● Your objective:
In the listing below, locate the lines that hold "scientific" and copy them.

● Extracted records:
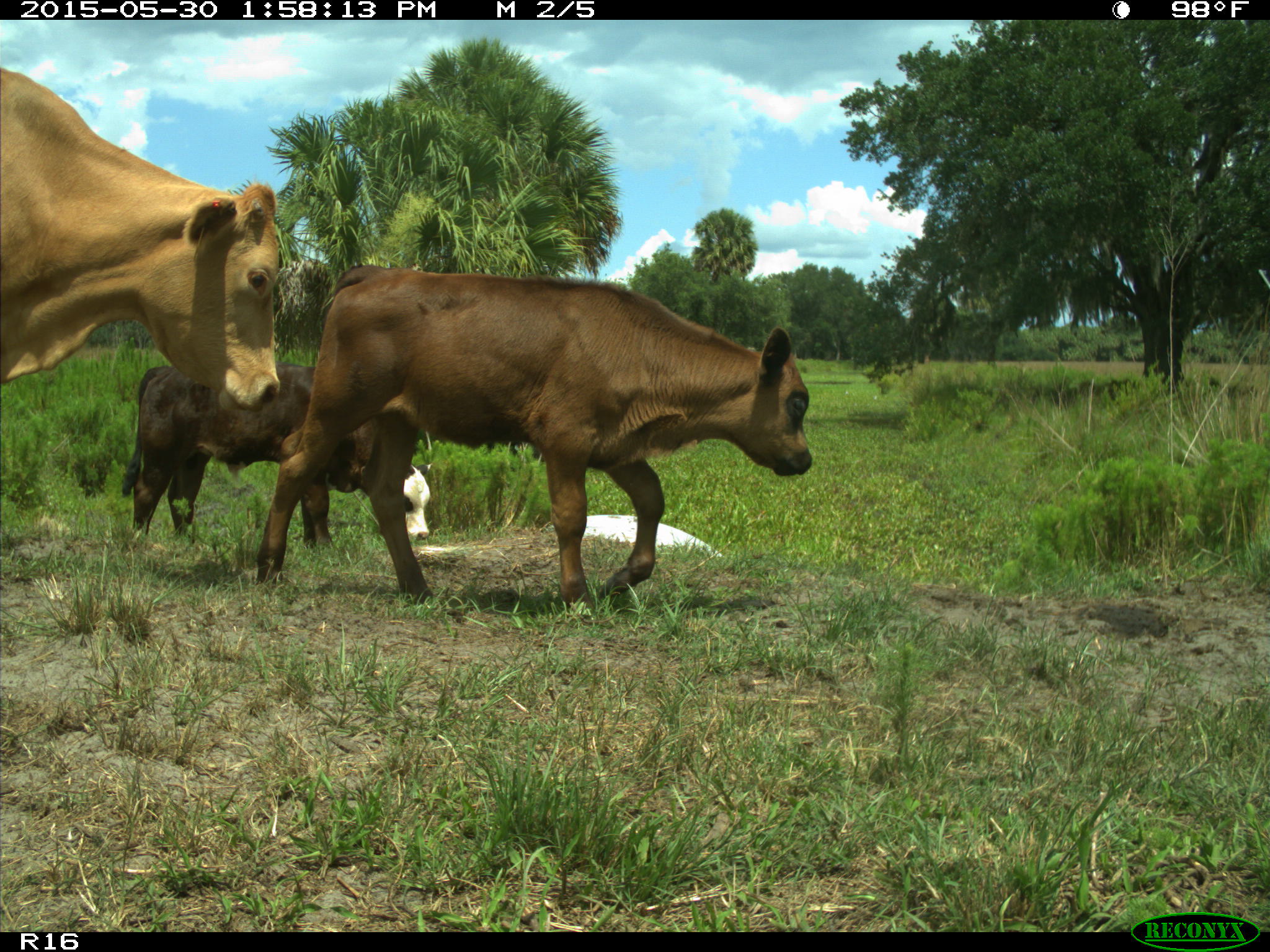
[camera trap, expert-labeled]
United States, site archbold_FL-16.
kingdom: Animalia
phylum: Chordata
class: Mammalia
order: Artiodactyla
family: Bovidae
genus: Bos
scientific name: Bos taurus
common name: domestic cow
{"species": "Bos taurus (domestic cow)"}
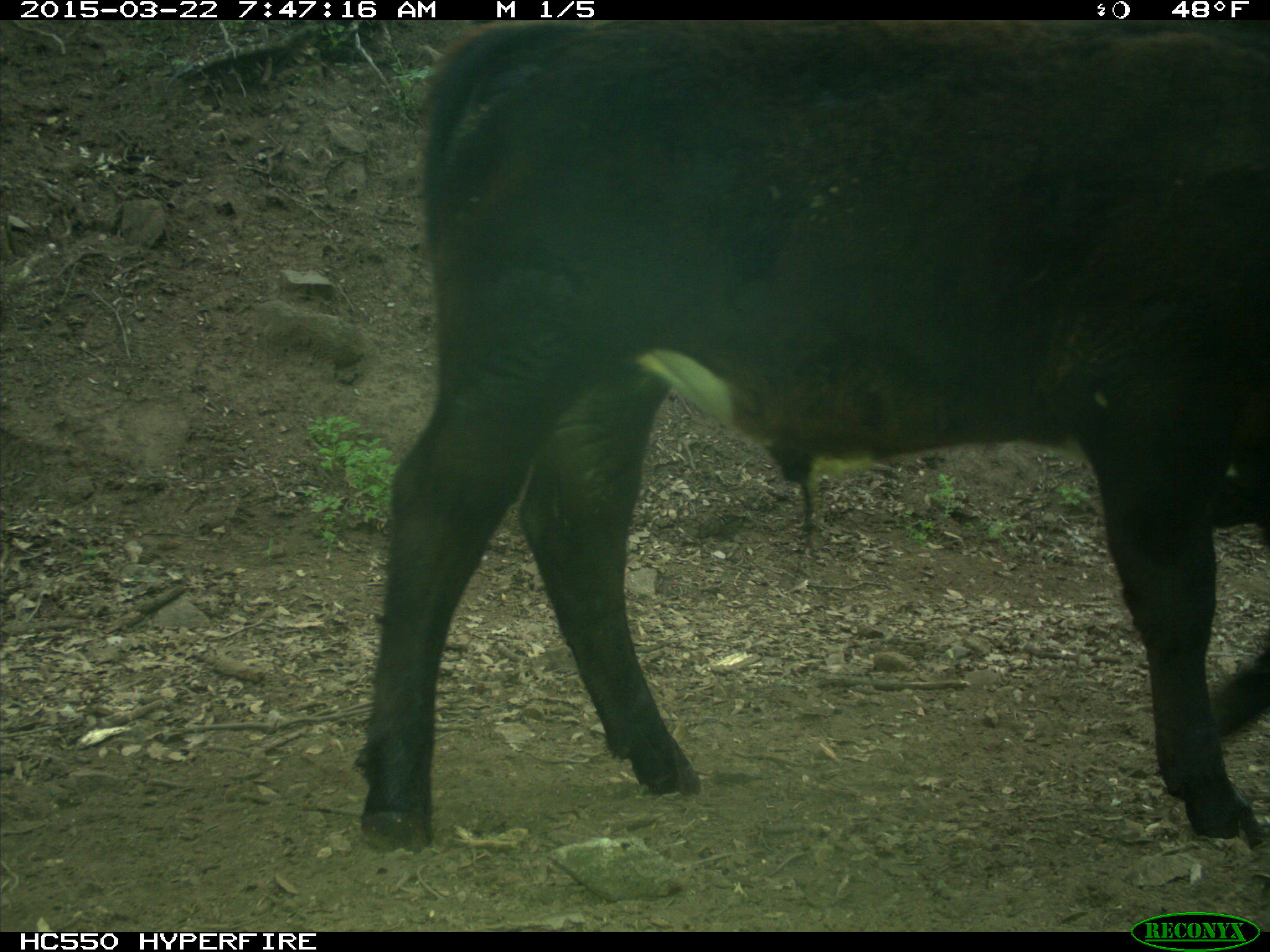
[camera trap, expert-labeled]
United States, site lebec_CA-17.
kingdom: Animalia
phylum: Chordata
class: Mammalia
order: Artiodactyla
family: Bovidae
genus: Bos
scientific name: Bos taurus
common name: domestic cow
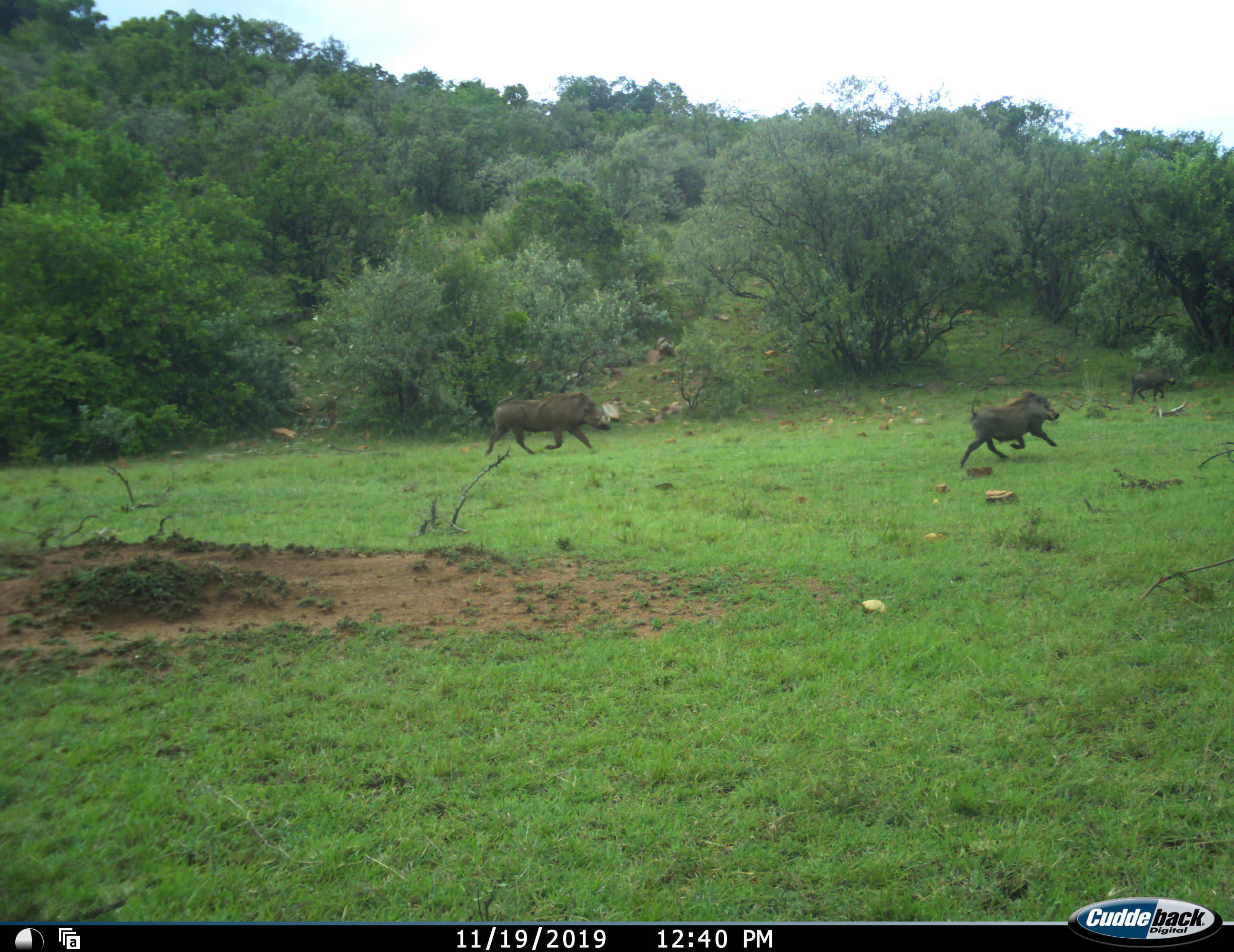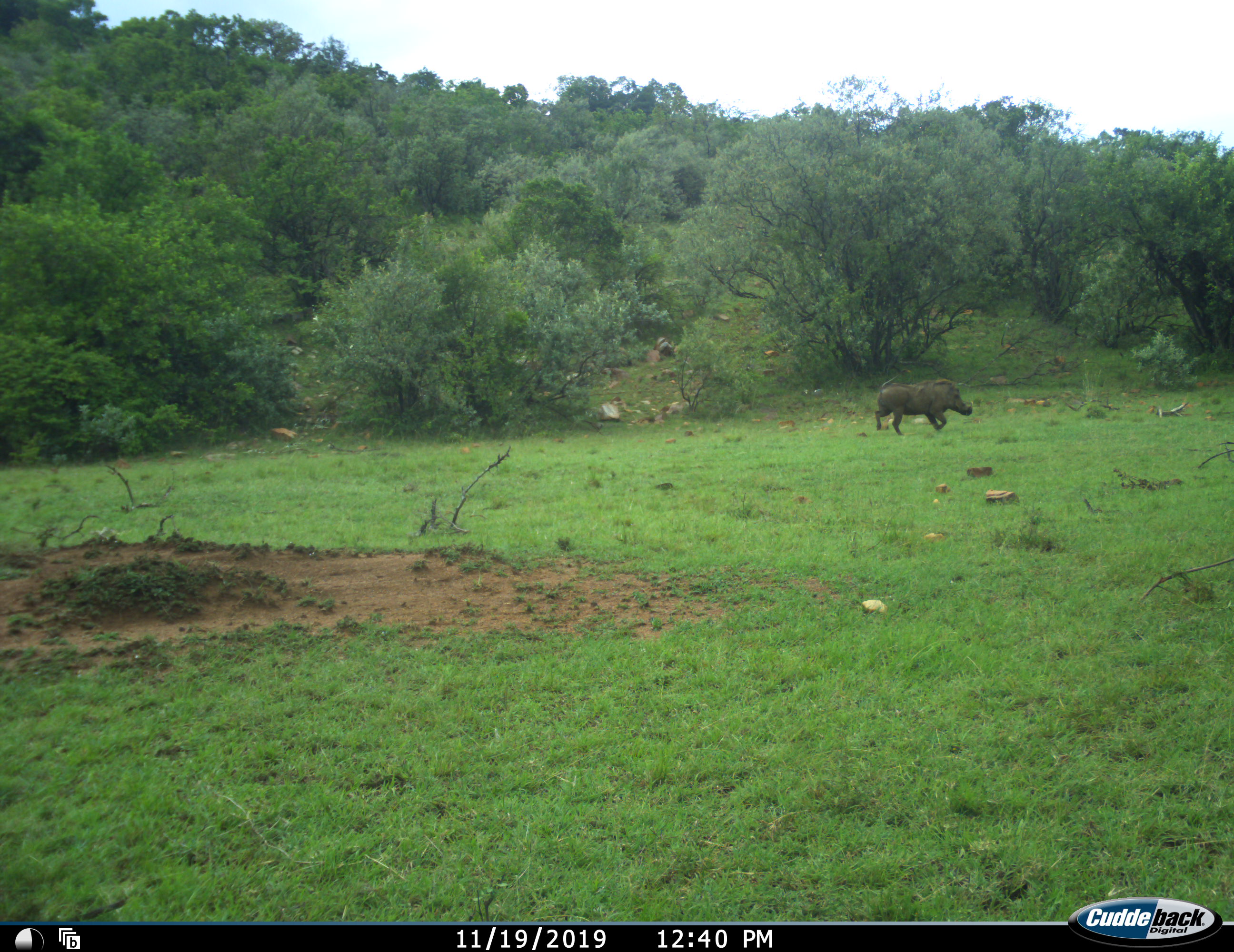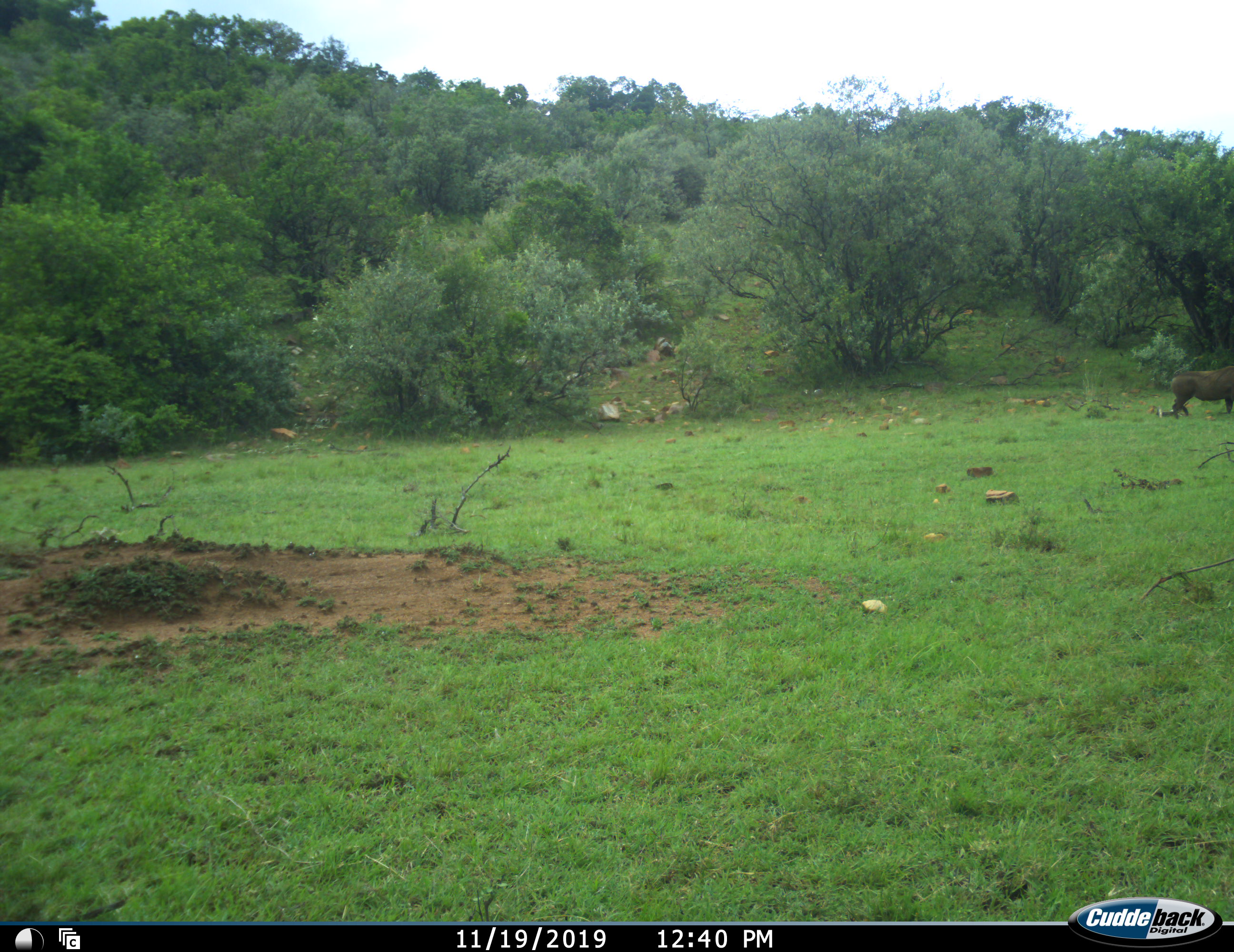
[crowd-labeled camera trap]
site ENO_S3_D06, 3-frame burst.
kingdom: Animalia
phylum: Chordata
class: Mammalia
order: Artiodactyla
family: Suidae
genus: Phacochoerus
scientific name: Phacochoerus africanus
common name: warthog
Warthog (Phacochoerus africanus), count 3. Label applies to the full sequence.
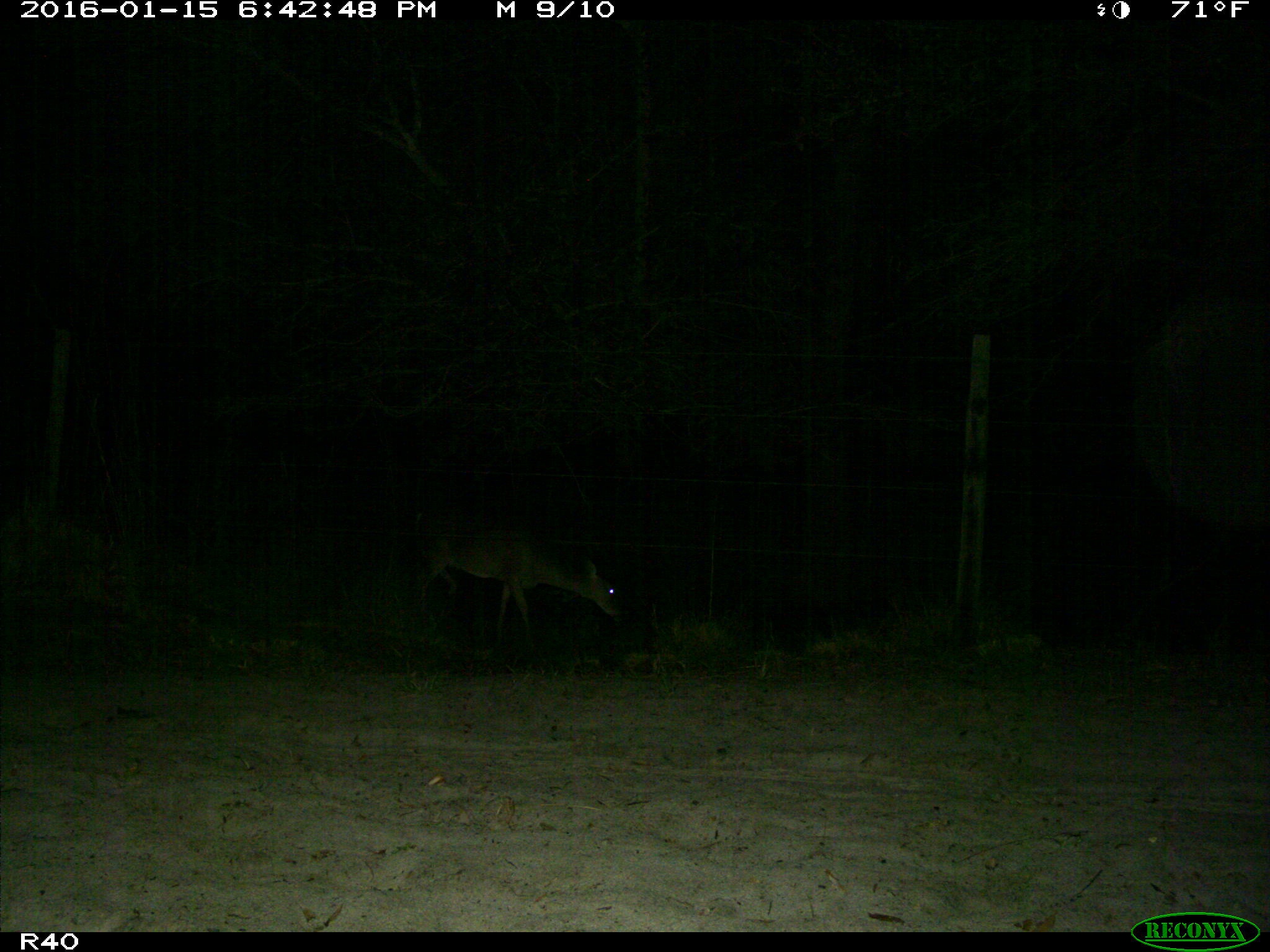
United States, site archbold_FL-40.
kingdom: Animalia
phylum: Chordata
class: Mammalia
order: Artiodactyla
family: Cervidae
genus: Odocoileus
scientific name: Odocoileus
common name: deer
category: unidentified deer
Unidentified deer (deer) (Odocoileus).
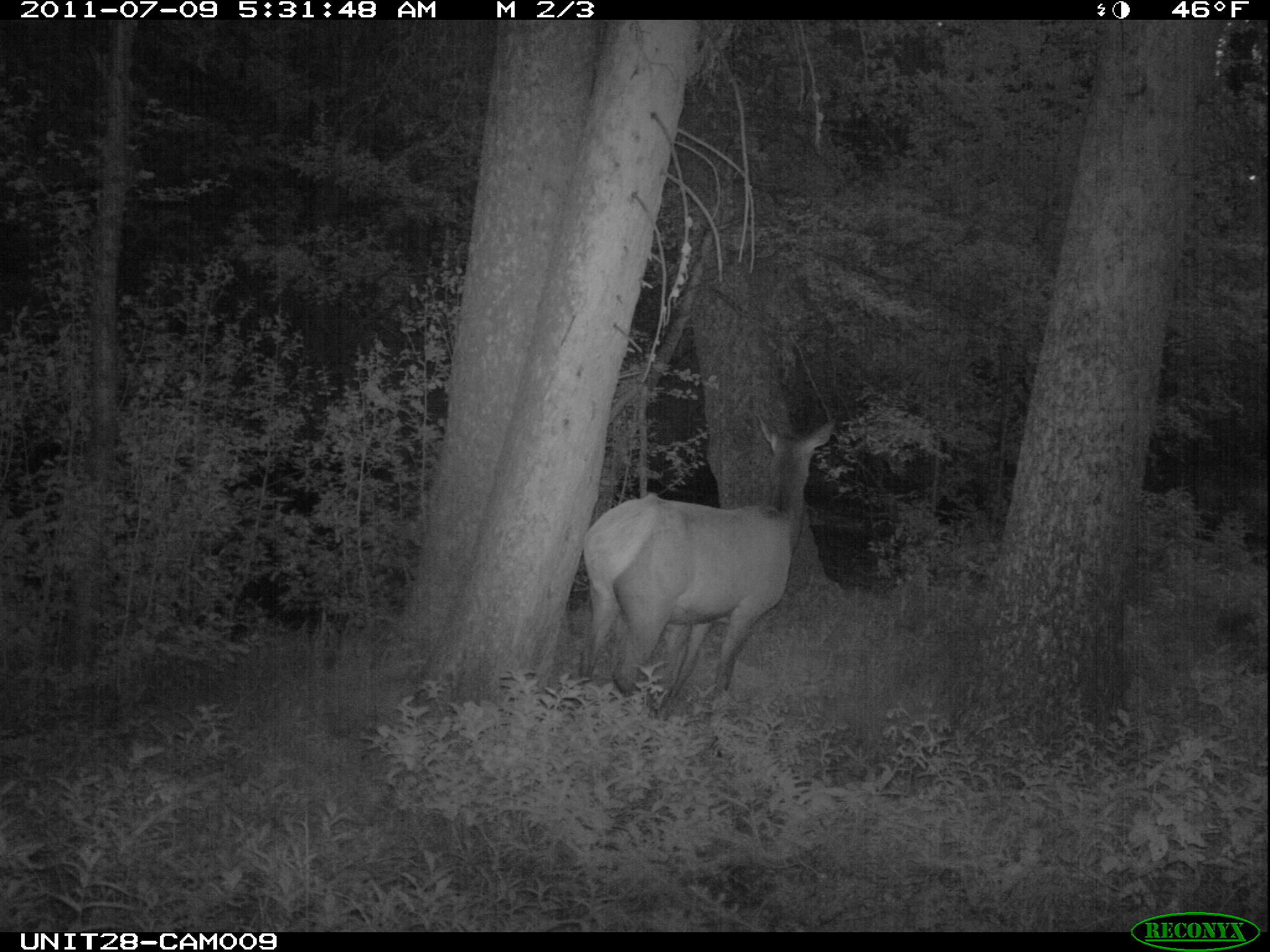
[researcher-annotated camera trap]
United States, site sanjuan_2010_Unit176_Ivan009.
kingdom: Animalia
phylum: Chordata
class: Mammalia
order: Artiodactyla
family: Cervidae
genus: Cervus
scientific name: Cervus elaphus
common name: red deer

● Solution:
scientific name: Bos taurus
scientific name: Bos taurus
scientific name: Phacochoerus africanus
scientific name: Odocoileus
scientific name: Cervus elaphus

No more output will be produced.